“I think we’re all trapped in the spaceship now.”
I’ve read and enjoyed Liane Moriarty’s Apples Never Fall and Big Little Lies so on to Nine Perfect Strangers which the Gerts, who gauge my tastes with great success, said I would enjoy. Nine Perfect Strangers was made into a TV series and I enjoyed that while noting that some things didn’t quite work. It’s always great fun to read the book and compare the series, or vice versa.
Nine Perfect Strangers is set at the Tranquillum House health resort which is about a 6 hour drive north of Sydney. Nine people, as the title suggests, book a 10 day retreat, and they all have their reasons for needing a very expensive “boutique health and wellness resort.” The director of Tranquillum House Maria Dmitrichenko, or Masha offers an “exclusive Ten-Day Mind and Body Total Transformation Retreat,” with the promise that “in ten days, you will not be the person you are now,” and that they “will leave Tranquillum house feeling happier, healthier, lighter, freer.” Here are the 9 guests:
Frances, a twice-divorced, overweight, successful writer of tacky romance novels. She was recently bilked by an internet dating scammer and her career is in freefall.
Napoleon Marconi, his wife Heather and their daughter Zoe. Zoe’s twin brother committed suicide 3 years previously and while the 3 Marconis are bonded by tragedy, they each harbour secret guilt about Zach’s death.
Carmel, an insecure mother of 4, with body image issues, whose husband left her for a much younger woman.
Ben and Jessica, a young couple who won the lottery and have been drifting apart ever since.
Lars, a gay divorce lawyer whose partner wants a child.
Tony, a former professional football player who is now divorced and eating and drinking his way to an early grave.
Staff-wise, there’s Masha, a former corporate executive who runs the show, and Yao and Delilah, her two assistants.
Nine Perfect Strangers is an entertaining, funny, light, slightly bloated read with a few nods to the complications of the human condition.
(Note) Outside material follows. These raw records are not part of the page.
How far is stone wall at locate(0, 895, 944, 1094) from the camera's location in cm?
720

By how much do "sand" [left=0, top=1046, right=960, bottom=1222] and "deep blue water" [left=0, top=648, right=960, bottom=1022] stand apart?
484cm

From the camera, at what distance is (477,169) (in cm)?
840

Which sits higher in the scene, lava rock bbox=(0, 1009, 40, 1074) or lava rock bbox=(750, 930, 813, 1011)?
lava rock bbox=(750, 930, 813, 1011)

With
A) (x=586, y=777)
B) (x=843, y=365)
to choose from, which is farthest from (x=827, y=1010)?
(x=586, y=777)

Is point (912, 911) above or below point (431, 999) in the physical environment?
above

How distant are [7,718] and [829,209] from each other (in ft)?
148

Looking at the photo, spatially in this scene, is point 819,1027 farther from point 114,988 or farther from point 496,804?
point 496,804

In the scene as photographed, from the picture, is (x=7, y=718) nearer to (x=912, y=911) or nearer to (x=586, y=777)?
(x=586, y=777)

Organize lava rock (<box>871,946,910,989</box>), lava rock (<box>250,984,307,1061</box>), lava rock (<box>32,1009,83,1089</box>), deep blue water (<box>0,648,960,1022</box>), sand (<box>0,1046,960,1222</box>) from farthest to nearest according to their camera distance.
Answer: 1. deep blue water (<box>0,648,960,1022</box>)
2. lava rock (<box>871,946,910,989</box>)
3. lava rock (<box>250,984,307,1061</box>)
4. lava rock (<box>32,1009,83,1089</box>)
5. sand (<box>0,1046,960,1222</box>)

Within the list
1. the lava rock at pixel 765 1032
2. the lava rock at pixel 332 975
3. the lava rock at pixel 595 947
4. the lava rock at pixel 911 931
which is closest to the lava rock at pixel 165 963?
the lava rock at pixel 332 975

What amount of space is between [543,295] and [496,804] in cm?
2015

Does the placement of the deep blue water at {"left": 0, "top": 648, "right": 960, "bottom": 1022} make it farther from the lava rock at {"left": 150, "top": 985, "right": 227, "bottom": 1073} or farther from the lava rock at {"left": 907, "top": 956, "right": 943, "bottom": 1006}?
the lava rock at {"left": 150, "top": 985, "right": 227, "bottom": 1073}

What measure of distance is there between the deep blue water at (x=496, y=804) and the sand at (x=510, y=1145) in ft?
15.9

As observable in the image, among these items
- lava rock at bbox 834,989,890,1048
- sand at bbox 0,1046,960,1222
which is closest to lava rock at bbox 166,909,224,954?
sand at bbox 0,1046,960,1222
The guests (and staff) are all damaged in various ways by life experiences, and they need to heal. Ben and Jessica were high school sweethearts and winning the lottery has ruined their marriage. Jessica sees her life in Instagram posts and is on a never-ending quest to surgically improve her body. Problem is “the more Jessica changed her face and body, the less secure she became.” Ben can hardly stand to look at the ‘new’ Jessica, and the love of his life is now his Lamborghini.
Sometimes when she spoke normally, when she was just being herself, he could forget the frozen forehead, the blowfish lips, the puffy cheeks, the camel eyelashes (“eyelash extensions”), the fake hair (“hair extensions”), and the fake boobs, and there, for just a moment , was his sweet Jessica, the Jessica he’d known since high school.
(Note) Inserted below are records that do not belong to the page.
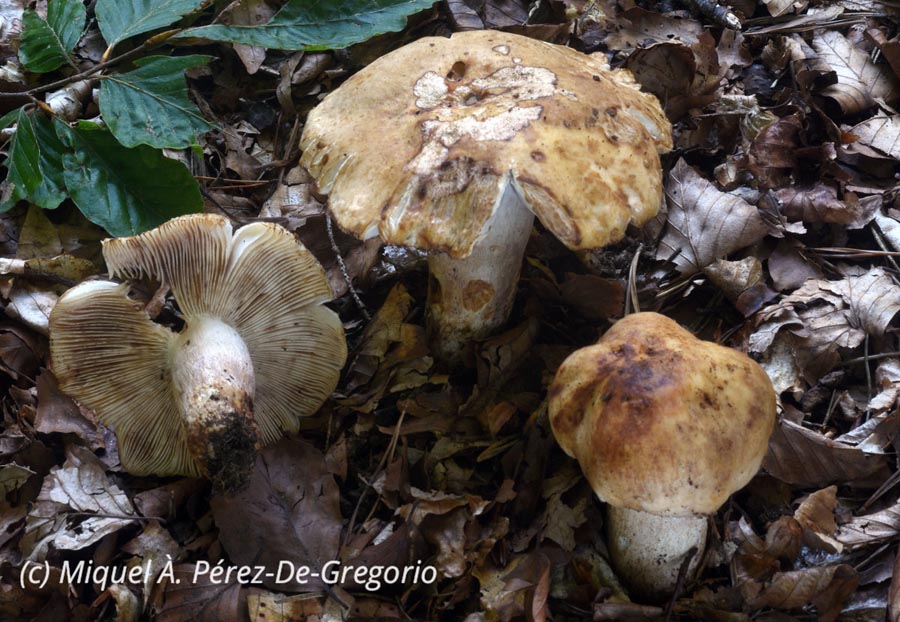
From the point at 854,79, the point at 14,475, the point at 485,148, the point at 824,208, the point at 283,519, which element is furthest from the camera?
the point at 854,79

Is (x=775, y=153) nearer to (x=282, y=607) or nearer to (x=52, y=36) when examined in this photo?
(x=282, y=607)

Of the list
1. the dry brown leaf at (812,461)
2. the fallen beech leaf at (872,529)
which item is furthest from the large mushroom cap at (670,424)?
the fallen beech leaf at (872,529)

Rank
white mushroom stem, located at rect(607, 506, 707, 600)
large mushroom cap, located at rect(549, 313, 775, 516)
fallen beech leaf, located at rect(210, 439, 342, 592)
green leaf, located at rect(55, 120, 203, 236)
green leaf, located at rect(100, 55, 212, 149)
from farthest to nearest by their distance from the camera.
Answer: green leaf, located at rect(55, 120, 203, 236) < green leaf, located at rect(100, 55, 212, 149) < fallen beech leaf, located at rect(210, 439, 342, 592) < white mushroom stem, located at rect(607, 506, 707, 600) < large mushroom cap, located at rect(549, 313, 775, 516)

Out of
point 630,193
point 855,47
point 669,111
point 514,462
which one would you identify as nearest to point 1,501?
point 514,462

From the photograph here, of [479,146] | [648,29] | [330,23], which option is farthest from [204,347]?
[648,29]

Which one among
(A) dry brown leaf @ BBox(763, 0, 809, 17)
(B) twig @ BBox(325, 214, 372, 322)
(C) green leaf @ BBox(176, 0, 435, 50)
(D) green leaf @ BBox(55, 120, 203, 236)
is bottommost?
(B) twig @ BBox(325, 214, 372, 322)

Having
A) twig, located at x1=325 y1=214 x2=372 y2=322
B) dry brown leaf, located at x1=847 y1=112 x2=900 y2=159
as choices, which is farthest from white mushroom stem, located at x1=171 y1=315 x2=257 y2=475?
dry brown leaf, located at x1=847 y1=112 x2=900 y2=159

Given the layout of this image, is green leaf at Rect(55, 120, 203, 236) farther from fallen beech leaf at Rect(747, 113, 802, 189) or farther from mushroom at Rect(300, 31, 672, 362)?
fallen beech leaf at Rect(747, 113, 802, 189)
The ‘trips’ were boring to read, and the characters are mere types, and not fully fleshed. The character of Frances stole the book and the series (IMO), and the series added some sex and a thriller subplot–both of which were mercifully absent from the book. I particularly loved the deprivations of Masha’s programme and how some guests tried smuggling in contraband and expected to be pampered for all the money they spent and not … well… you have to read the book. But possibly the most entertaining section (in the book) involves Masha’s meltdown. She’s a lot more fun in the book than in the series.
Masha said, “Do you know, there was a great man. His name was Steve Jobs.”
Lars who has been expecting her to say the Dalai Lama, snickered.
“I always admired him greatly,” said Masha.
“Not sure why you took all our iphones away then,” muttered Tony.
“Do you know what Steve Jobs said? He said that taking LSD was one of the most important, profound experiences of his life.”
“Oh well then” said Lars, greatly amused. “If Steve Jobs said we should all take LSD, then we really should!”